On 1/14/2016 06:13, Nathaniel Smith wrote:
On Thu, Jan 14, 2016 at 2:19 AM, Nick Coghlan <ncogh...@gmail.com> wrote:
On 14 January 2016 at 20:12, Nick Coghlan <ncogh...@gmail.com> wrote:
On 14 January 2016 at 15:55, Nathaniel Smith <n...@pobox.com> wrote:
- build some test wheels
- write a proper PEP
- convince pip and pypi maintainers that this is a good idea ;-)

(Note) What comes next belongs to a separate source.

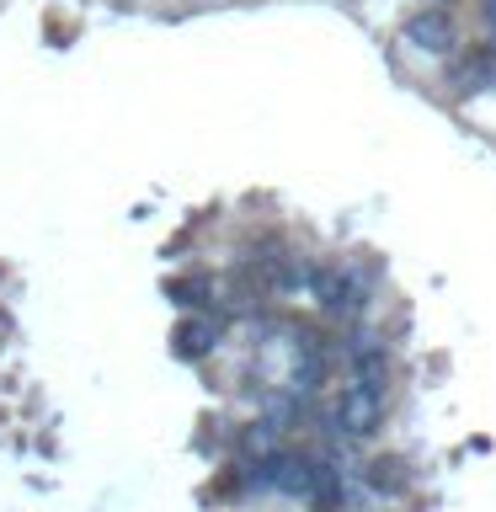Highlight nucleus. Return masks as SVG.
Returning <instances> with one entry per match:
<instances>
[{"mask_svg": "<svg viewBox=\"0 0 496 512\" xmlns=\"http://www.w3.org/2000/svg\"><path fill=\"white\" fill-rule=\"evenodd\" d=\"M384 422V390H368V384H342V395H336V406H331V432L342 443H363V438H374Z\"/></svg>", "mask_w": 496, "mask_h": 512, "instance_id": "f257e3e1", "label": "nucleus"}, {"mask_svg": "<svg viewBox=\"0 0 496 512\" xmlns=\"http://www.w3.org/2000/svg\"><path fill=\"white\" fill-rule=\"evenodd\" d=\"M310 294L320 299V310H326V315L358 320L363 304H368V278H363V272H352V267H315Z\"/></svg>", "mask_w": 496, "mask_h": 512, "instance_id": "f03ea898", "label": "nucleus"}, {"mask_svg": "<svg viewBox=\"0 0 496 512\" xmlns=\"http://www.w3.org/2000/svg\"><path fill=\"white\" fill-rule=\"evenodd\" d=\"M400 38H406L416 54H459V22L443 6H422L416 16H406Z\"/></svg>", "mask_w": 496, "mask_h": 512, "instance_id": "7ed1b4c3", "label": "nucleus"}, {"mask_svg": "<svg viewBox=\"0 0 496 512\" xmlns=\"http://www.w3.org/2000/svg\"><path fill=\"white\" fill-rule=\"evenodd\" d=\"M331 352L315 331H294V347H288V390L294 395H315L320 379H326Z\"/></svg>", "mask_w": 496, "mask_h": 512, "instance_id": "20e7f679", "label": "nucleus"}, {"mask_svg": "<svg viewBox=\"0 0 496 512\" xmlns=\"http://www.w3.org/2000/svg\"><path fill=\"white\" fill-rule=\"evenodd\" d=\"M448 86H454L459 96L496 91V43H475L470 54H459L454 70H448Z\"/></svg>", "mask_w": 496, "mask_h": 512, "instance_id": "39448f33", "label": "nucleus"}, {"mask_svg": "<svg viewBox=\"0 0 496 512\" xmlns=\"http://www.w3.org/2000/svg\"><path fill=\"white\" fill-rule=\"evenodd\" d=\"M219 336H224V320L219 315H187L182 326L171 331V352L182 363H198V358H208V352L219 347Z\"/></svg>", "mask_w": 496, "mask_h": 512, "instance_id": "423d86ee", "label": "nucleus"}, {"mask_svg": "<svg viewBox=\"0 0 496 512\" xmlns=\"http://www.w3.org/2000/svg\"><path fill=\"white\" fill-rule=\"evenodd\" d=\"M368 486H374L379 496H400V491H411V470H406V459H368Z\"/></svg>", "mask_w": 496, "mask_h": 512, "instance_id": "0eeeda50", "label": "nucleus"}, {"mask_svg": "<svg viewBox=\"0 0 496 512\" xmlns=\"http://www.w3.org/2000/svg\"><path fill=\"white\" fill-rule=\"evenodd\" d=\"M267 454H278V422H251V427H240V459H246V464H262Z\"/></svg>", "mask_w": 496, "mask_h": 512, "instance_id": "6e6552de", "label": "nucleus"}, {"mask_svg": "<svg viewBox=\"0 0 496 512\" xmlns=\"http://www.w3.org/2000/svg\"><path fill=\"white\" fill-rule=\"evenodd\" d=\"M203 294H208V283H203V278H171V283H166V299H176L182 310H198Z\"/></svg>", "mask_w": 496, "mask_h": 512, "instance_id": "1a4fd4ad", "label": "nucleus"}, {"mask_svg": "<svg viewBox=\"0 0 496 512\" xmlns=\"http://www.w3.org/2000/svg\"><path fill=\"white\" fill-rule=\"evenodd\" d=\"M486 22H491V38H496V0H486Z\"/></svg>", "mask_w": 496, "mask_h": 512, "instance_id": "9d476101", "label": "nucleus"}]
</instances>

While I've historically advocated against the idea of defining our own
"Linux platform ABI" subset, the fact that Enthought and Continuum are
successfully distributing pre-built binaries through the simple "use
CentOS 5.11" approach seems promising.
In terms of non-scientific packages, the main group I'd suggest
getting in touch with is pycryptography, as we'll probably want to
baseline a more recent version of OpenSSL than the one in CentOS 5.11.

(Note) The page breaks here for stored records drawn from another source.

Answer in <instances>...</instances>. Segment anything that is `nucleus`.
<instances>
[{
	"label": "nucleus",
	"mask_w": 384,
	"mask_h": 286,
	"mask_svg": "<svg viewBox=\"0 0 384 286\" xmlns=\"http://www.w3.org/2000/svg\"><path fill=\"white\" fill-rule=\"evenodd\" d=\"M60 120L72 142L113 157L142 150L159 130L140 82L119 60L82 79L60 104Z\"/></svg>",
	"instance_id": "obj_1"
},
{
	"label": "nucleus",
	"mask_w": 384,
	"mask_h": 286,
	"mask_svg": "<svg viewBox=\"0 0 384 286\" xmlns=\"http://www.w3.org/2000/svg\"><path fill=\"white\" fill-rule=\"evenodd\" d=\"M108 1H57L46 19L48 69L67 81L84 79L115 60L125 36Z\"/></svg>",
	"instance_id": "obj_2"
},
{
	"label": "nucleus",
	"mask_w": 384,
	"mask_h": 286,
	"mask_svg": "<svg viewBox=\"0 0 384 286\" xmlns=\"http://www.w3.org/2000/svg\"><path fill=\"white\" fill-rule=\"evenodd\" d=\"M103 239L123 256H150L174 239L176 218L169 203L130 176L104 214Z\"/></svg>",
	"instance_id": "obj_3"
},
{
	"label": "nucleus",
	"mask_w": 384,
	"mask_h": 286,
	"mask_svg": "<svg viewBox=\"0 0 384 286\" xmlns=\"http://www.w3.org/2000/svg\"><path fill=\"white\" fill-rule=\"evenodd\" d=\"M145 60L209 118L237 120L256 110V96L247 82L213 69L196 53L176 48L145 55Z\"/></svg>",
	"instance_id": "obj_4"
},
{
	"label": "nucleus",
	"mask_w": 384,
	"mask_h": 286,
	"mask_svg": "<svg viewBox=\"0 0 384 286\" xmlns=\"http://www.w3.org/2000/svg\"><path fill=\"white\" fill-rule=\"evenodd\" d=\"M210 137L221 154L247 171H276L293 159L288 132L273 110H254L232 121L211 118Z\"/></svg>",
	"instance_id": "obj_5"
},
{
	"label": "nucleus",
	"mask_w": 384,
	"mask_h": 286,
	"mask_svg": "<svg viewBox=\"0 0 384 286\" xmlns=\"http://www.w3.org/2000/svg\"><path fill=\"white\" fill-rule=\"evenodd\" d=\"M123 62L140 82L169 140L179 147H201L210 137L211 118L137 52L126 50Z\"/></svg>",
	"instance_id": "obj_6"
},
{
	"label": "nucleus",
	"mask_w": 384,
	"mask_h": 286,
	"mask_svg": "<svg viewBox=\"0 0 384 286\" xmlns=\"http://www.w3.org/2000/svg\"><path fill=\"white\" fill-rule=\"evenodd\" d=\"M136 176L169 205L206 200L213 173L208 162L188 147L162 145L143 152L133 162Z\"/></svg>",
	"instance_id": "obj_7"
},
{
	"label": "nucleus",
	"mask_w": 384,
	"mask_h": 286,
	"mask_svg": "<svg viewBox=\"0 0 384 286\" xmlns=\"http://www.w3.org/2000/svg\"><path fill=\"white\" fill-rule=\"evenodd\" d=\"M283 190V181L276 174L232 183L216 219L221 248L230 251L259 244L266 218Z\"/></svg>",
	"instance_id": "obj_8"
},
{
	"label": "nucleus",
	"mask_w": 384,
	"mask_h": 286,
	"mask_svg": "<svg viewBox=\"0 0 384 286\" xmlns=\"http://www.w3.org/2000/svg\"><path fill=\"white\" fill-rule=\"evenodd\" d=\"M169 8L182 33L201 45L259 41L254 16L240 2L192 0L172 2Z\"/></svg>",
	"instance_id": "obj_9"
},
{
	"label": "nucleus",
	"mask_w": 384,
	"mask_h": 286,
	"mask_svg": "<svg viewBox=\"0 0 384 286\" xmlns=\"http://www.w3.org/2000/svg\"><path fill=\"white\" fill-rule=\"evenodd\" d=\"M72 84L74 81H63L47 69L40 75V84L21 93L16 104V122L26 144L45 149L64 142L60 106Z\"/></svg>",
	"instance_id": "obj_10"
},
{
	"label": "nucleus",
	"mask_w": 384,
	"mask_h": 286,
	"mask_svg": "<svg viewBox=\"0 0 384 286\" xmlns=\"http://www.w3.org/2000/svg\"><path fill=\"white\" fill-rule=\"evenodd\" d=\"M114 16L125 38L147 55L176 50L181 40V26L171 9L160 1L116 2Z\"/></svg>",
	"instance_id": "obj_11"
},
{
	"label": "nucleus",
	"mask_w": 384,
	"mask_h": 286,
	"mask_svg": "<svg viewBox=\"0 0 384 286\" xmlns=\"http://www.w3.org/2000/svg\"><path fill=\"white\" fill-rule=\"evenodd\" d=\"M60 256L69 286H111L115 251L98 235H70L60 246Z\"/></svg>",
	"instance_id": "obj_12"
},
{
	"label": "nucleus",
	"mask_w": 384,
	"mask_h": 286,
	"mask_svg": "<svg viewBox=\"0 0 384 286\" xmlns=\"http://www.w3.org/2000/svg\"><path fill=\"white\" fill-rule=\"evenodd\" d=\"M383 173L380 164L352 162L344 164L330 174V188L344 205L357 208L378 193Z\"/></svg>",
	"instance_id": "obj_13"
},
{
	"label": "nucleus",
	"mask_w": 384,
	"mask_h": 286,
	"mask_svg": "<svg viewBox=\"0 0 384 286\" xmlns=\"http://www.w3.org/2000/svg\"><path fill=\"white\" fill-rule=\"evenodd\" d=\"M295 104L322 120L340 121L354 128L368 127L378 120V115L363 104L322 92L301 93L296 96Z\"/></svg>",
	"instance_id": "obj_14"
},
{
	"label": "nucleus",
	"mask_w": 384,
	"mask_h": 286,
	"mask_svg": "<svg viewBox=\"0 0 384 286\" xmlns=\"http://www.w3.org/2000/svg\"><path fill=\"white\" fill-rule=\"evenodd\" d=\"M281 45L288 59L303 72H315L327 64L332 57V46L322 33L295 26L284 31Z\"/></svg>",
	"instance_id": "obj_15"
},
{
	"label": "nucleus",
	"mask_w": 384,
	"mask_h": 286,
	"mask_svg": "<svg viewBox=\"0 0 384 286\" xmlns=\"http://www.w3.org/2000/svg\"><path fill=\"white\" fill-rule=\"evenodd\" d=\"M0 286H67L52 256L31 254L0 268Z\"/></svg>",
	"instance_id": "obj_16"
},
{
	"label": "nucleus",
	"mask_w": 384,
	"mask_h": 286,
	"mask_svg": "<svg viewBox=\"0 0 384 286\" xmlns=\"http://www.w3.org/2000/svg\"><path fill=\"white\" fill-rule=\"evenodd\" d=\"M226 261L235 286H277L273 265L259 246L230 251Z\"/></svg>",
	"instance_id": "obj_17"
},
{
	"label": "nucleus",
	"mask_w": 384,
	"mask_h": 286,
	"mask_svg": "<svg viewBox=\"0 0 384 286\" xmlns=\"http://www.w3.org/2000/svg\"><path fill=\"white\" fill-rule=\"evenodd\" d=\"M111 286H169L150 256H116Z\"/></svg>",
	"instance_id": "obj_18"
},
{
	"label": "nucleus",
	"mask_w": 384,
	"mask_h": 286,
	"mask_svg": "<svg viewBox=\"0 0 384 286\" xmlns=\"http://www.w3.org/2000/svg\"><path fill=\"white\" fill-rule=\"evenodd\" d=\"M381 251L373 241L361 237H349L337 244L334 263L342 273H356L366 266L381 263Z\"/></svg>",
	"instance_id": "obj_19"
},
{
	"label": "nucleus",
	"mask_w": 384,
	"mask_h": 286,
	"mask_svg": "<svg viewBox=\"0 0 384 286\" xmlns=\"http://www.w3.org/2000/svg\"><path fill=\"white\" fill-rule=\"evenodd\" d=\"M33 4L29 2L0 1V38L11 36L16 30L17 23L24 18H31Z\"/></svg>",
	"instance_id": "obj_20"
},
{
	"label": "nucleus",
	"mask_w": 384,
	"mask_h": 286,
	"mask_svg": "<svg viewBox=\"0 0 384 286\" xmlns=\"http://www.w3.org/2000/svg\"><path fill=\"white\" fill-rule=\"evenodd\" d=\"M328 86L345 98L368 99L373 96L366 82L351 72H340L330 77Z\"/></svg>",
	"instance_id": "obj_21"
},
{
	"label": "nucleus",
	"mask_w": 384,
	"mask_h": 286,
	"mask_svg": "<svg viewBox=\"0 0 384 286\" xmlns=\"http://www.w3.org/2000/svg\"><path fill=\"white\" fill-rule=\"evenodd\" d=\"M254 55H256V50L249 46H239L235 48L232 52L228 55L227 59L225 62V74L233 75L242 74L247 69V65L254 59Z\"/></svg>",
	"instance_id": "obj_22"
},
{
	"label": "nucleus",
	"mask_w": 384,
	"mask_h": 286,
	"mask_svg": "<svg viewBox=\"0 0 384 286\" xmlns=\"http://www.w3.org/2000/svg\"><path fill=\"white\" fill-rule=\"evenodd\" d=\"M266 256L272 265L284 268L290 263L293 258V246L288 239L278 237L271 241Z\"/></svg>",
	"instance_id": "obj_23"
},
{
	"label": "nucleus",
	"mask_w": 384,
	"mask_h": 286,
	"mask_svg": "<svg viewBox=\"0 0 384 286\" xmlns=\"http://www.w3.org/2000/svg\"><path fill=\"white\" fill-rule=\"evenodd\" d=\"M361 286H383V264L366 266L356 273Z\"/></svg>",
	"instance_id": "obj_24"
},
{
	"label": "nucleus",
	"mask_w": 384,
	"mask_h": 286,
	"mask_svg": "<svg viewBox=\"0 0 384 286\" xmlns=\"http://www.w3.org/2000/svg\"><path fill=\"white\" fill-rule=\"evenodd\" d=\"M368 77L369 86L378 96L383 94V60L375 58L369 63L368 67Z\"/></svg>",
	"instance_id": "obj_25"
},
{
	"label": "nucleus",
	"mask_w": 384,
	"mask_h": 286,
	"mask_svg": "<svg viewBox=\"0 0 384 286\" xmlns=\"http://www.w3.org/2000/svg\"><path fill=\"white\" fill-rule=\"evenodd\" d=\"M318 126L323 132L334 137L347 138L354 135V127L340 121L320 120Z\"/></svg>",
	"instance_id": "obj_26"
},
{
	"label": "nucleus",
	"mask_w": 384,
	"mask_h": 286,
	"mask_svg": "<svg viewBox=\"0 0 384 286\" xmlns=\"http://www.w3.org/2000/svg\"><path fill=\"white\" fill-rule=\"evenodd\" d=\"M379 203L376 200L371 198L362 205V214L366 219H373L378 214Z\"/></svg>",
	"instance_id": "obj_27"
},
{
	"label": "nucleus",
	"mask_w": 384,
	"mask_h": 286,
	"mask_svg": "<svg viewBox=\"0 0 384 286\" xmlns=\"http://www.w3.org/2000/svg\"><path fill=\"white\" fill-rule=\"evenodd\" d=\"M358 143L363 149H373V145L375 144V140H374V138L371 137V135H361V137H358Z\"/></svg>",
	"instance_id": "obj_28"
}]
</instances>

Ah, looking at https://github.com/manylinux/auditwheel, I see anything
linking to OpenSSL would fail the platform audit, at least for the
current draft policy. That also seems like a potentially reasonable
approach (although it could lead to complaints about "Why doesn't
project <X> offer a wheel file?")
Yeah, it's very unfortunate, that's exactly the library that you'd
like to be able to depend on, so we checked specifically. But it turns
out that openssl has broken ABI over the relevant time-period, so
there's no choice, you can't rely on the system version and have to
statically link :-(.
Though I guess this is no worse than than if you want to distribute a
wheel that needs openssl on Windows.
-n
Theoretically you can statically link openssl on windows, or otherwise
include it. An odd benefit (in this case, only) of an operating system
that includes nothing is a culture of vendoring everything.